═════ RECORD EXCERPTS

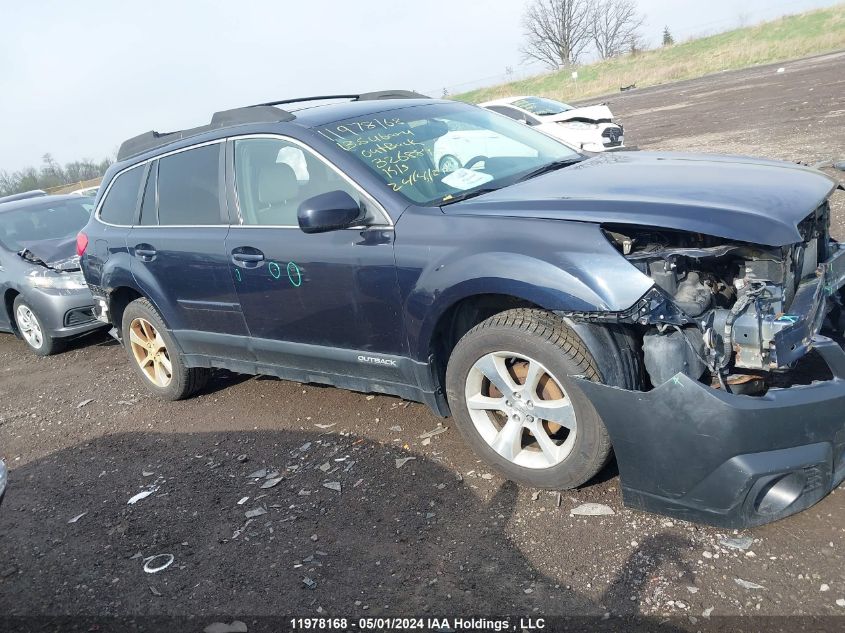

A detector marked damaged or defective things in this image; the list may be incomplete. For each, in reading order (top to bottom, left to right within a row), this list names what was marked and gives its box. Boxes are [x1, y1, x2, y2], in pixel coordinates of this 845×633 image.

crumpled hood [548, 103, 612, 122]
crumpled hood [448, 152, 836, 246]
crumpled hood [16, 235, 80, 270]
damaged silver car [0, 195, 106, 354]
damaged front end of car [560, 200, 844, 524]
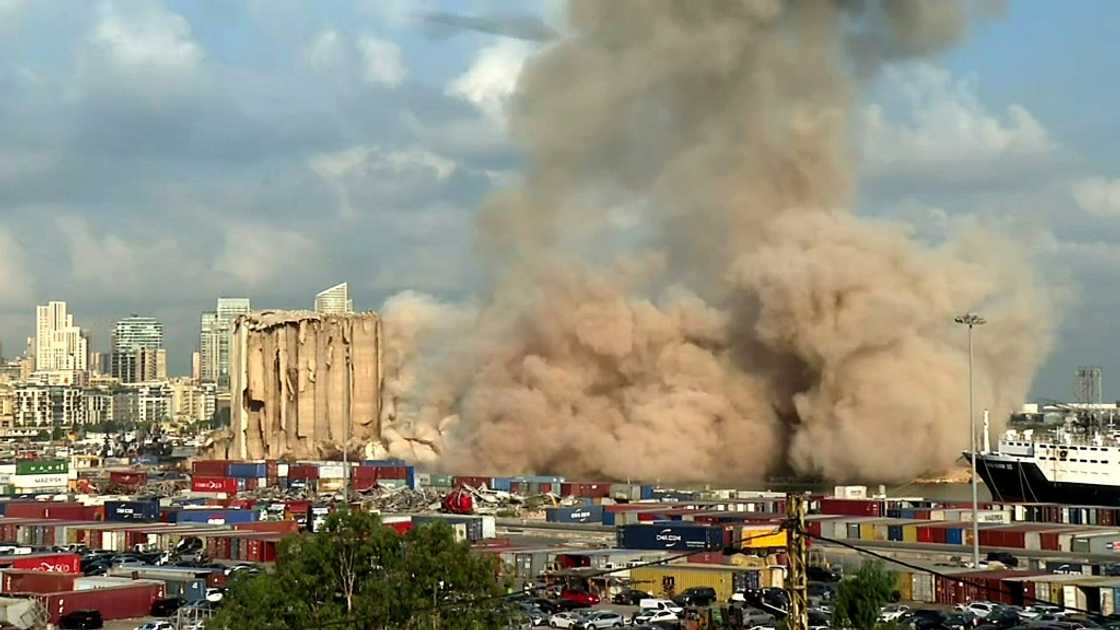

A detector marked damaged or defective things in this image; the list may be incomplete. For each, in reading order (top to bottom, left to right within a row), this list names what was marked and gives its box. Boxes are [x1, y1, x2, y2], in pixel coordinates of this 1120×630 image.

══════════

> **WRITTEN REQUEST**
Convert the lines above into a numbered list, skipping any blank lines. Leave out the pictures.

> **THE RESPONSE**
1. A detector marked damaged or defective things in this image; the list may be incomplete. For each, in reading order (top to bottom, left to right within a row), this list names what was marked and gives its box. Boxes are [x1, y1, x2, y2], in pixel coordinates of this 845×633 image.
2. crumpled hood [548, 103, 612, 122]
3. crumpled hood [448, 152, 836, 246]
4. crumpled hood [16, 235, 80, 270]
5. damaged silver car [0, 195, 106, 354]
6. damaged front end of car [560, 200, 844, 524]
7. A detector marked damaged or defective things in this image; the list may be incomplete. For each, in reading order (top to bottom, left to right within a row), this list names what was marked and gives its box. Boxes are [x1, y1, x2, y2], in pixel coordinates of this 1120×630 image.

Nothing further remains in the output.